Sengende Hitze, leere Umgebungen: eine Allegorie der figuralen Innenlandschaft des Protagonisten Jeffrey Taylor (Kurt Russell), der sich in einem lebensfeindlichen Raum vom liberalen Stadtmenschen zum archaischen Überlebensrowdy wandelt und symbolisch reinigt, um seine entführte Frau (Kathleen Quinlan) zu finden. Des Öfteren steht er in sengender Hitze allein in weiter Leere. Mostow handwerkelt in ähnlicher Art wie Spielberg in "Duell": die mit krummen Kamerawinkeln eingerahmten Blicke vertrauensunwürdiger Gesichter zwielichtiger Gestalten brummender Monster (diffuseste Bedrohungen im Sand sind hierbei wieder Fahrzeuge) befeuern die Paranoia. Die klassische Frage richtet sich ans Publikum: "Was würdest du tun?" "Breakdown" ist ebenso klassisch zusammengeklebtes Subtilkino mit keinem Schnörkel zu viel und einer beträchtlichen Menge perfider Manipulation in direkter Kommunikation mit dem Zuschauer, indem jeder sich durch ein merkwürdiges Zucken verraten könnte, in dieser wüstenartigen Zwischenzone von Paradies und Hölle.

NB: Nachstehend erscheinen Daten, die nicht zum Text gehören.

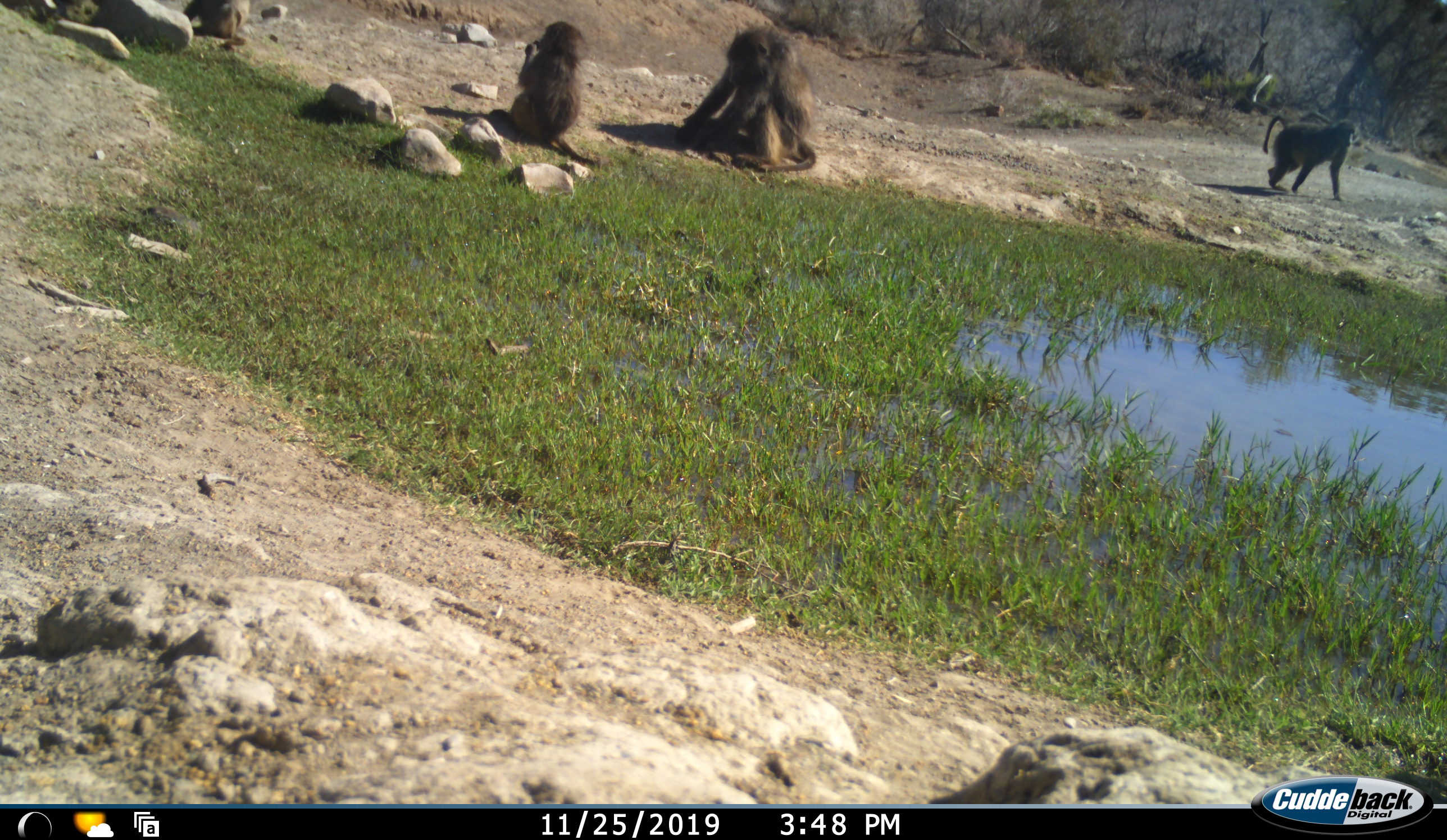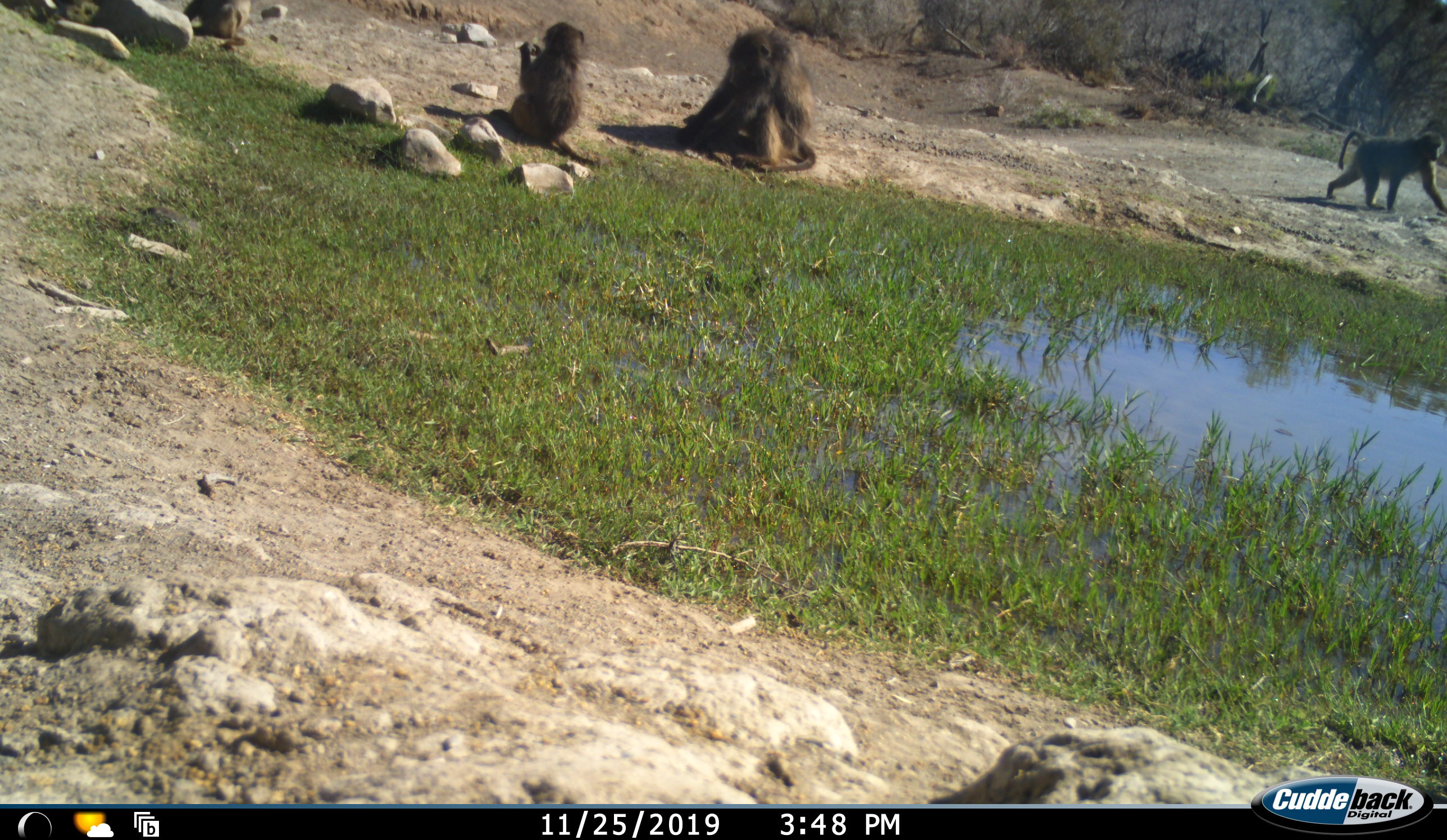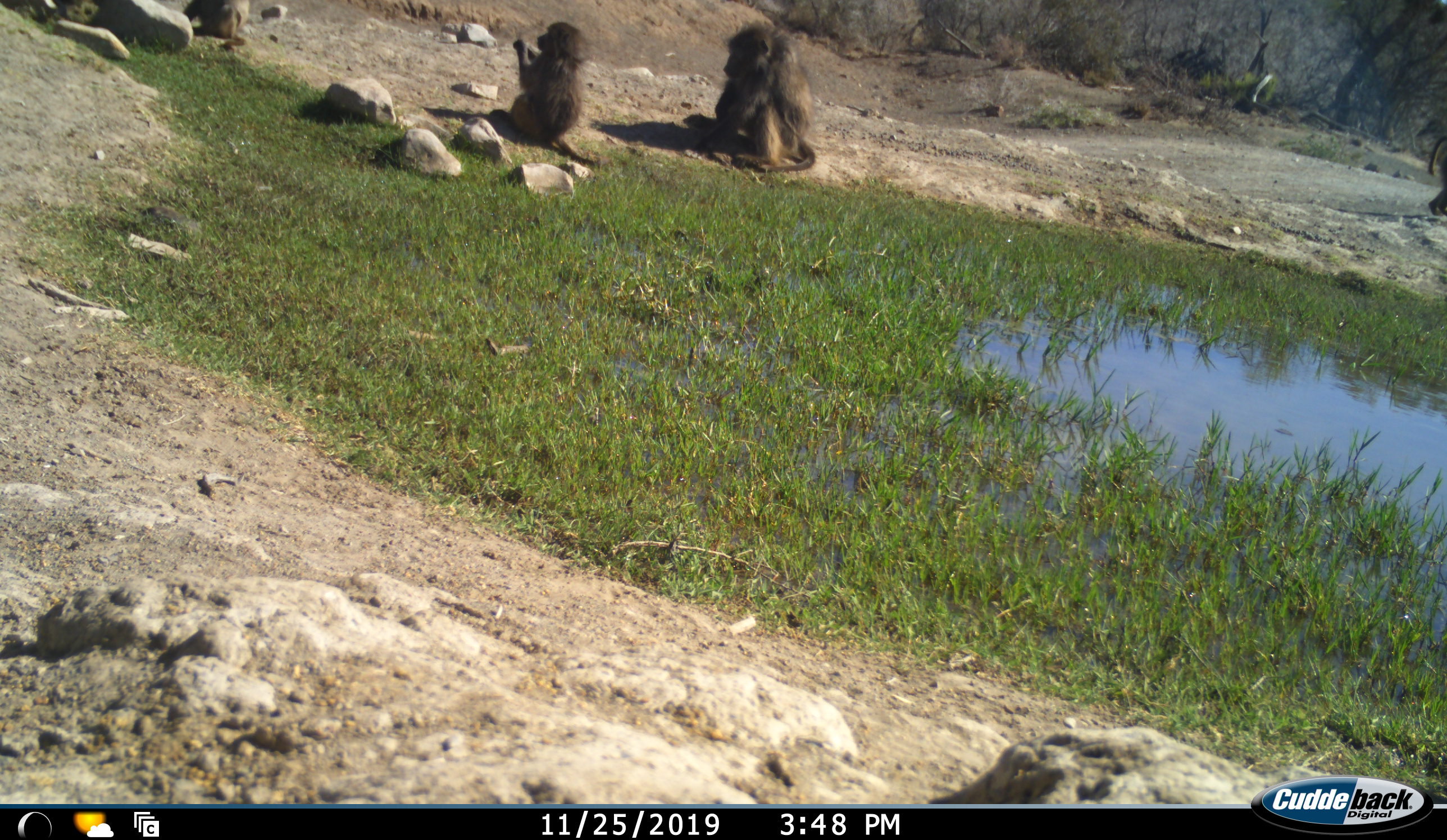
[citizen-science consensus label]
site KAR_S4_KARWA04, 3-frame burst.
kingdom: Animalia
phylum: Chordata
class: Mammalia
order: Primates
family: Cercopithecidae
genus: Papio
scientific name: Papio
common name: baboon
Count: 4.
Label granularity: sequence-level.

Spannungsgeladene Thrills falscher Verdächtigungen, langhaarige Trucker und absonderliche Kneipen mit kampfeslustigem Personal nähren Unsicherheit und Gefahr. Mostow macht Einiges richtig, setzt in erster Linie auf einen verzweifelten Kurt Russel und einen abgeklärten J. T. Walsh, begleitet mit der atmosphärischen Untermalung Basil Poledouris'. Allzu früh lässt er allerdings die Katze aus dem Sack, dabei war die Geschichte anfangs effektiv verknotet. Hätte Mostow die Spannungssauce aus Anspannung der ersten Hälfte weitergerührt, hätte dies ein merklich besserer Film werden können. So aber ist der Actionanteil in der zweiten Hälfte zwar gefällig (Mostow bleibt ein veritabler Krawallregisseur) und wird immer wieder von eindrucksvollen psychologischen Schweißausbrüchen unterbrochen (Fiktion und Realität, trügerische Hoffnung und sehnsuchtsvolle Wunschvorstellung verschwimmen in der dichten  Banksequenz vollends), aber letztendlich zu großspurig, als dass es dem Film in seiner mit wenigen Mitteln ein Höchstmaß an Intensität zeugenden Ambition zugestanden hätte.